— start of Selection —
Massachusetts Estuaries Project

Massachusetts Estuaries Project Information

Related Pages:   Nitrogen Management Origins  |  N-Loading Assumptions

Massachusetts Estuaries Project

The Massachusetts Estuaries Project was established as a collaboration between the Massachusetts Department of Environmental Protection and UMass Dartmouth in December 2001 with the goal of developing nitrogen TMDLs for 89 embayments in Massachusetts. The effort, which cost several millions of dollars, was originally scheduled to be complete by 2010, but delays in completion of studies and budget shortfalls have slowed progress. Most work is now expected to be complete by 2013. Additional information on the MEP effort can be found on the MEP Oceanscience.net site, UMass Dartmouth SMAST site, and this DEP MEP case studies page.
— end of Selection —
— start of Extracted data —
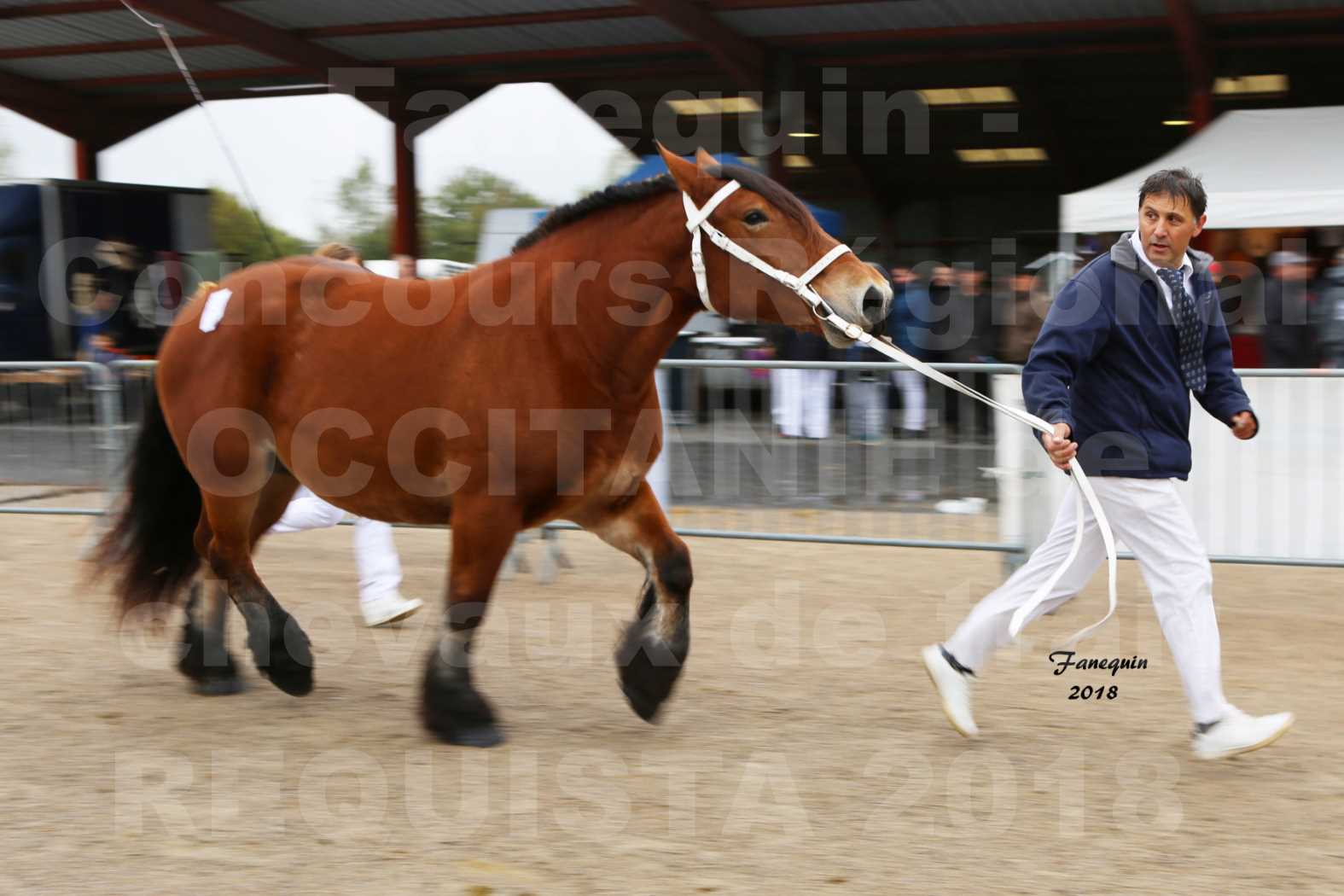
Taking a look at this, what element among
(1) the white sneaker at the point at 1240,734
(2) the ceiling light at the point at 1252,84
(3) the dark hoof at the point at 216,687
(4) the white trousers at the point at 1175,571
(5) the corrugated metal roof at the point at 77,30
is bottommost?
(3) the dark hoof at the point at 216,687

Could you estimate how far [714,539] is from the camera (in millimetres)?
8125

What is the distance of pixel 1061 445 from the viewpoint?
3.56 meters

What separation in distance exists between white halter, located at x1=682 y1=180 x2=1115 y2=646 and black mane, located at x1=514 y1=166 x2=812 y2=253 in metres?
0.05

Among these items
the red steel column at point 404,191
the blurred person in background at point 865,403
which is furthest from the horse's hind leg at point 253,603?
the red steel column at point 404,191

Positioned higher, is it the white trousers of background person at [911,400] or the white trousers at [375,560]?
the white trousers of background person at [911,400]

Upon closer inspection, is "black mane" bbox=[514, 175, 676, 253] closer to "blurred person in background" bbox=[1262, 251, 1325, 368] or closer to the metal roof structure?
"blurred person in background" bbox=[1262, 251, 1325, 368]

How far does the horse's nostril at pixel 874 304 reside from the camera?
142 inches

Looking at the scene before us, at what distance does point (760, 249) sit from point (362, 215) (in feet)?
65.7

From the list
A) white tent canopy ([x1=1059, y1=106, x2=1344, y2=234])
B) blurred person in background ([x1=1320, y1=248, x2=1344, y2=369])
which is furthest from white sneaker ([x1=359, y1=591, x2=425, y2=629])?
white tent canopy ([x1=1059, y1=106, x2=1344, y2=234])

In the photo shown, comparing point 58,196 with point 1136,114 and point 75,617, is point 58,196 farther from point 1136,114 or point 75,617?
point 1136,114

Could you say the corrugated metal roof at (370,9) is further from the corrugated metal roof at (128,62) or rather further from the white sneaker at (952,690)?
the white sneaker at (952,690)

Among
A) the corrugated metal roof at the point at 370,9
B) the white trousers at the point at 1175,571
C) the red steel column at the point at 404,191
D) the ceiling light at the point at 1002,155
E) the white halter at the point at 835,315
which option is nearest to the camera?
the white halter at the point at 835,315

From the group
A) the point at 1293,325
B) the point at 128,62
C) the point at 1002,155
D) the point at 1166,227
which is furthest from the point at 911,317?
the point at 128,62

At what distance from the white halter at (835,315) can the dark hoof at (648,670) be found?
1.08 meters
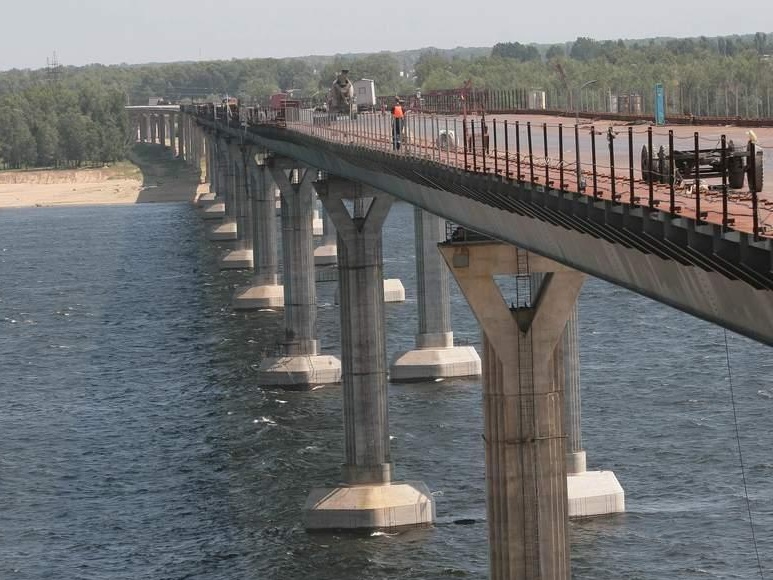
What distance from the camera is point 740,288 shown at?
2198 cm

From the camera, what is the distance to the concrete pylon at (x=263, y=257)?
11125cm

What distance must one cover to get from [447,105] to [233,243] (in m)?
79.0

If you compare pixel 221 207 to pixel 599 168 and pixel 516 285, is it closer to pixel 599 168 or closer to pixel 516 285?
pixel 516 285

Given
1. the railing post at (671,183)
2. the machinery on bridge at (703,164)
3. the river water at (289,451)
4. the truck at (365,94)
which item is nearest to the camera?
the railing post at (671,183)

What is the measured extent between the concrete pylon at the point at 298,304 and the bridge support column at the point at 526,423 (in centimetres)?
4213

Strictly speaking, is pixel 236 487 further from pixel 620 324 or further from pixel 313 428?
pixel 620 324

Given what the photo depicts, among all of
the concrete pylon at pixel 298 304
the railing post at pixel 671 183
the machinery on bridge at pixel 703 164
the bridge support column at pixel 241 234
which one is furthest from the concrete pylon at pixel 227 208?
the railing post at pixel 671 183

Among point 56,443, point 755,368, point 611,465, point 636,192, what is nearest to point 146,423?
point 56,443

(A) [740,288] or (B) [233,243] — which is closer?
(A) [740,288]

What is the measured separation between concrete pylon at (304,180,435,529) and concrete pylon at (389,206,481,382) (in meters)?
16.5

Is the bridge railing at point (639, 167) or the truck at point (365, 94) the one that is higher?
the truck at point (365, 94)

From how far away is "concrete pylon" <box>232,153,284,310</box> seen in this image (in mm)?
111250

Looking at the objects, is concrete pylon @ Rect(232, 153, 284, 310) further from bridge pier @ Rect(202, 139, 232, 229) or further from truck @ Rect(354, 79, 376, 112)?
bridge pier @ Rect(202, 139, 232, 229)

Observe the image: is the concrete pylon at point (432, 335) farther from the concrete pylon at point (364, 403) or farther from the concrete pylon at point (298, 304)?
the concrete pylon at point (364, 403)
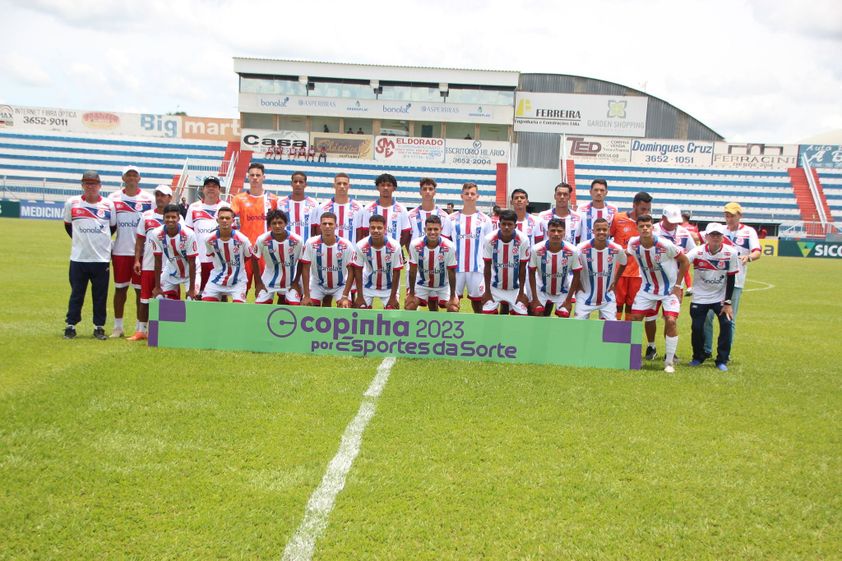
— end of Extracted data —
Problem set:
1 – Answer from the Massachusetts Estuaries Project page:
(a) Which two organizations set up the project?
(b) For how many embayments was it to develop nitrogen TMDLs?
(c) What two things slowed its progress?
2 – Resume the Massachusetts Estuaries Project page after its last sentence and add a short paragraph.
The data that comes after the Massachusetts Estuaries Project page is separate material.

Outputs:
1 –
(a) The Massachusetts Department of Environmental Protection and UMass Dartmouth.
(b) 89.
(c) Delays in completion of studies and budget shortfalls.

2 –
The MEP represents fulfillment of one of the goals of the original Buzzards Bay CCMP to identify embayment specific nitrogen loading limits based on sound science. The 1991 CCMP recommended embayment specific modeling and use of parcel level data (and the BBNEP used a parcel level nitrogen loading analysis for the 1991 Buttermilk Bay overlay district), however GIS parcel coverages were not readily available for most towns in the early 1990s, embayment specific modeling was quite challenging, and site specific water quality data to evaluate water quality modeling was completely lacking. Consequently, the BBNEP adopted a simple tiered system of recommended loadings based on the empirical response between nitrogen loading and various ecosystem measures like eelgrass cover. Our approach was used for setting watershed loading targets in several estuaries during the 1990s, including the upgrade of the Wareham wastewater treatment facility.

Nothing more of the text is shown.